19. März 2012: Drei Kinder und ein Lehrer werden erschossen
Vor Unterrichtsbeginn erschießt ein Mann vor einer jüdischen Schule in Toulouse drei Kinder und einen Lehrer. Bei der Gewalttat, die weltweit Entsetzen auslöst, trägt der Täter eine Kamera um die Brust geschnallt. Präsident Nicolas Sarkozy ruft in Südfrankreich die höchste Terrorwarnstufe scharlachrot aus.
20. März 2012: Frankreich trauert
Frankreich gedenkt der Opfer in einer Schweigeminute.

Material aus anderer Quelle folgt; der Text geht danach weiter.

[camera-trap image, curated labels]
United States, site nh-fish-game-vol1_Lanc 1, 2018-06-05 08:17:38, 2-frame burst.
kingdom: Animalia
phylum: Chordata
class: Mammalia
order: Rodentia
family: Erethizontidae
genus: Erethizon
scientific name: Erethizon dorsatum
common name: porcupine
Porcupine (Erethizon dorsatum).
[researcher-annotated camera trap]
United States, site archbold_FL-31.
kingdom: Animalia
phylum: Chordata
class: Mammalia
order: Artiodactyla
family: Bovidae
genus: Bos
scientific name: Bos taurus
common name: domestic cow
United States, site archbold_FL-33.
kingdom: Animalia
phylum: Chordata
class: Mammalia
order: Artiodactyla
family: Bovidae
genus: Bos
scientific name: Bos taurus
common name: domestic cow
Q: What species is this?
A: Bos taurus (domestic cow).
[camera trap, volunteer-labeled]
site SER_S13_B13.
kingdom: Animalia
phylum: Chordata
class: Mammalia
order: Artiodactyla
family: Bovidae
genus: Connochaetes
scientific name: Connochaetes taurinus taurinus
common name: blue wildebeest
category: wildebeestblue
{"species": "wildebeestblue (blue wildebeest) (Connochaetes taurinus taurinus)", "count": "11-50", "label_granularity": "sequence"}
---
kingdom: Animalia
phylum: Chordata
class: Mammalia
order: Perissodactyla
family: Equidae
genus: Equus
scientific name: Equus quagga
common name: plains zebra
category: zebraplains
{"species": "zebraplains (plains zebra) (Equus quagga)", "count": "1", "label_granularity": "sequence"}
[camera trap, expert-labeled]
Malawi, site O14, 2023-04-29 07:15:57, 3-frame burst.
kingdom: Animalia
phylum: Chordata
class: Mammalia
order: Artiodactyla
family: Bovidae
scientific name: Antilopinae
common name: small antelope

21. März 2012: Fahnder entdecken das Versteck
Die Polizei spürt Mohammed Merah auf und umzingelt gegen 3 Uhr morgens dessen Haus im Osten von Toulouse. Der algerischstämmige Franzose verschanzt sich in dem Gebäude. In Israel werden die vier jüdischen Opfer begraben, in Frankreich findet eine Trauerfeier für die drei Fallschirmjäger statt.
22. März 2012: Scharfschützen töten Mohammed Merah
Nach rund 32 Stunden Belagerung dringt die Polizei am Vormittag in Merahs Wohnung vor. Er versteckt sich zunächst im Badezimmer und schießt dann wild um sich. Er wird von Scharfschützen getötet, als er aus dem Fenster flüchten will.